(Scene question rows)

---------------

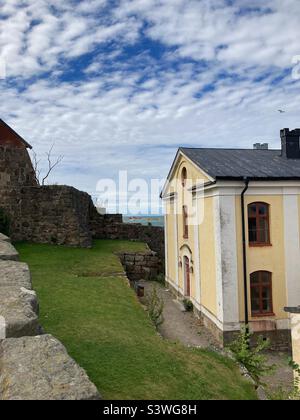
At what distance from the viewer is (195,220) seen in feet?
52.0

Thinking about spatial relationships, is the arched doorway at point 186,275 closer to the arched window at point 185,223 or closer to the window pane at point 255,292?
the arched window at point 185,223

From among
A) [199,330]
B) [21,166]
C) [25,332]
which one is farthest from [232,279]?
[21,166]

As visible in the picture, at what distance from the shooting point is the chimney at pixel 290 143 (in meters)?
16.0

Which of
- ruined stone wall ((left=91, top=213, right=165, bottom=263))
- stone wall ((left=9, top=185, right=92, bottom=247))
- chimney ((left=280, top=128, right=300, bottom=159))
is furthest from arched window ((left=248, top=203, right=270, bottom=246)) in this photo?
ruined stone wall ((left=91, top=213, right=165, bottom=263))

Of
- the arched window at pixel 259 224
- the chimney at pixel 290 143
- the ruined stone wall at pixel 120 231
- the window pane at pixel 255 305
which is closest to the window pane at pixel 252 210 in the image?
the arched window at pixel 259 224

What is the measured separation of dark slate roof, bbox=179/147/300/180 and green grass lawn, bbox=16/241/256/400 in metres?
5.67

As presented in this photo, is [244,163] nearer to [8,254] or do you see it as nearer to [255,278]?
[255,278]

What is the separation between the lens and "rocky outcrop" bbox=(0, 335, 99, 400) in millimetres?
2379

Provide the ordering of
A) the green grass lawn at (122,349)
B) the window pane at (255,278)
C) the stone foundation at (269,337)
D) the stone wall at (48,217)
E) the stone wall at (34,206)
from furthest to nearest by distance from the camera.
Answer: the stone wall at (48,217), the stone wall at (34,206), the window pane at (255,278), the stone foundation at (269,337), the green grass lawn at (122,349)

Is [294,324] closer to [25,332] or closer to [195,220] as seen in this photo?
[195,220]

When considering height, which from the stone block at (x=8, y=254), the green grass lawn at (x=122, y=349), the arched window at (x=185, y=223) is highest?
the arched window at (x=185, y=223)

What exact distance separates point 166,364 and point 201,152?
12.2m

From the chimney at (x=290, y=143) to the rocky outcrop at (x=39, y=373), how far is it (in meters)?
15.1

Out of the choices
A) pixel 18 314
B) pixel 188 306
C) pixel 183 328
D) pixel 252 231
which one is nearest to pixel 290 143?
pixel 252 231
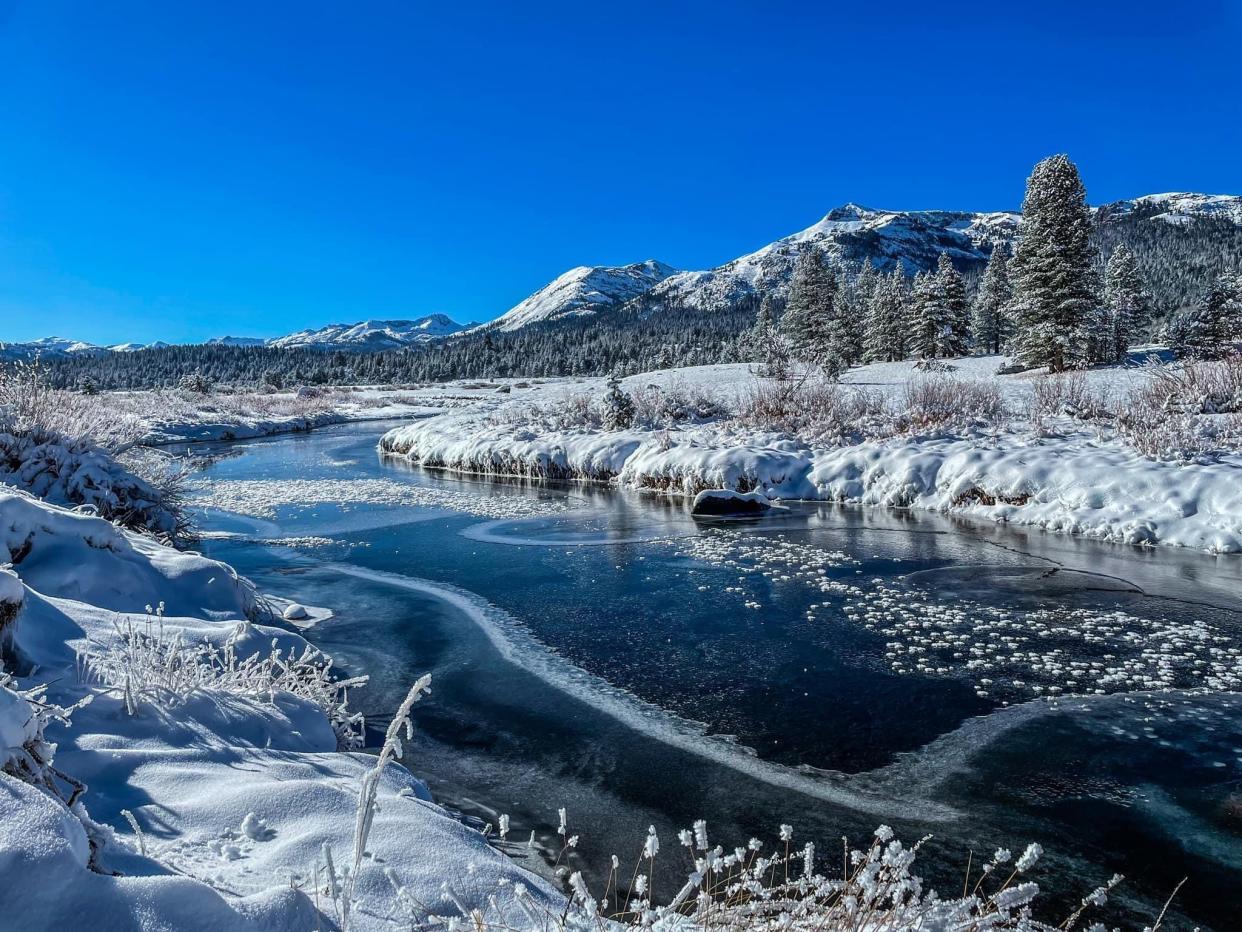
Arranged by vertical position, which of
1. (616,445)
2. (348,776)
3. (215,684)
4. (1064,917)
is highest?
(616,445)

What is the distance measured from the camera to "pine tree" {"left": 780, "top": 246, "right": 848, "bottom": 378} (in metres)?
50.9

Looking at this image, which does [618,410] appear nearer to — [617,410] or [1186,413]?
[617,410]

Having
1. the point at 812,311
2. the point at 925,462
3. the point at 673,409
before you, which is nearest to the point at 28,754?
the point at 925,462

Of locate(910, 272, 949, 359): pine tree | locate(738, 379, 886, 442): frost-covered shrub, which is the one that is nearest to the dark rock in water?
locate(738, 379, 886, 442): frost-covered shrub

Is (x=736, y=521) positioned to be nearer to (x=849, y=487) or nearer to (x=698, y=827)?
(x=849, y=487)

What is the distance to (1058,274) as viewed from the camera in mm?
Result: 32844

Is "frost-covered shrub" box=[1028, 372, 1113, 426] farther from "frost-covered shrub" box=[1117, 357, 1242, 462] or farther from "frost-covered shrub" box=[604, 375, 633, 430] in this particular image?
"frost-covered shrub" box=[604, 375, 633, 430]

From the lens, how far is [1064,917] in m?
3.64

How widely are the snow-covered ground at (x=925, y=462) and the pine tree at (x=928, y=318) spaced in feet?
56.7

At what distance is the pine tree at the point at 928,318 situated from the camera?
4556cm

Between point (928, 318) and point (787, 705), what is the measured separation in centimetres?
4452

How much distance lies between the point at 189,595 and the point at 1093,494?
14326 mm

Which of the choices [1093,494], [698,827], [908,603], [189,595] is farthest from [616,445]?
[698,827]

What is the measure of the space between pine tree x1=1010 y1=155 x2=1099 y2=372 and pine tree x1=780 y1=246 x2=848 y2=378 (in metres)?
16.3
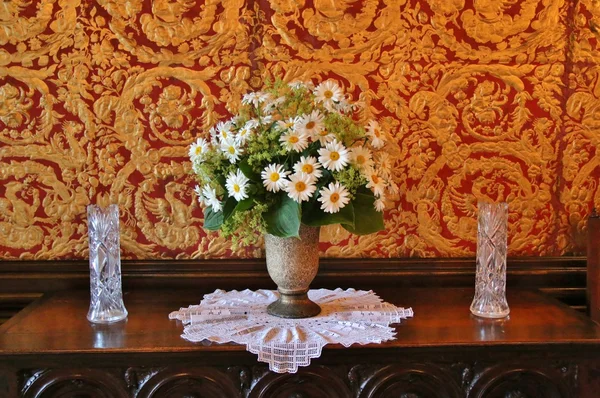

---------------

**Stated goal**
How many lines of the rows above contain the string "point", with case counting? Reply with the number only.

**Solution for this exercise**
12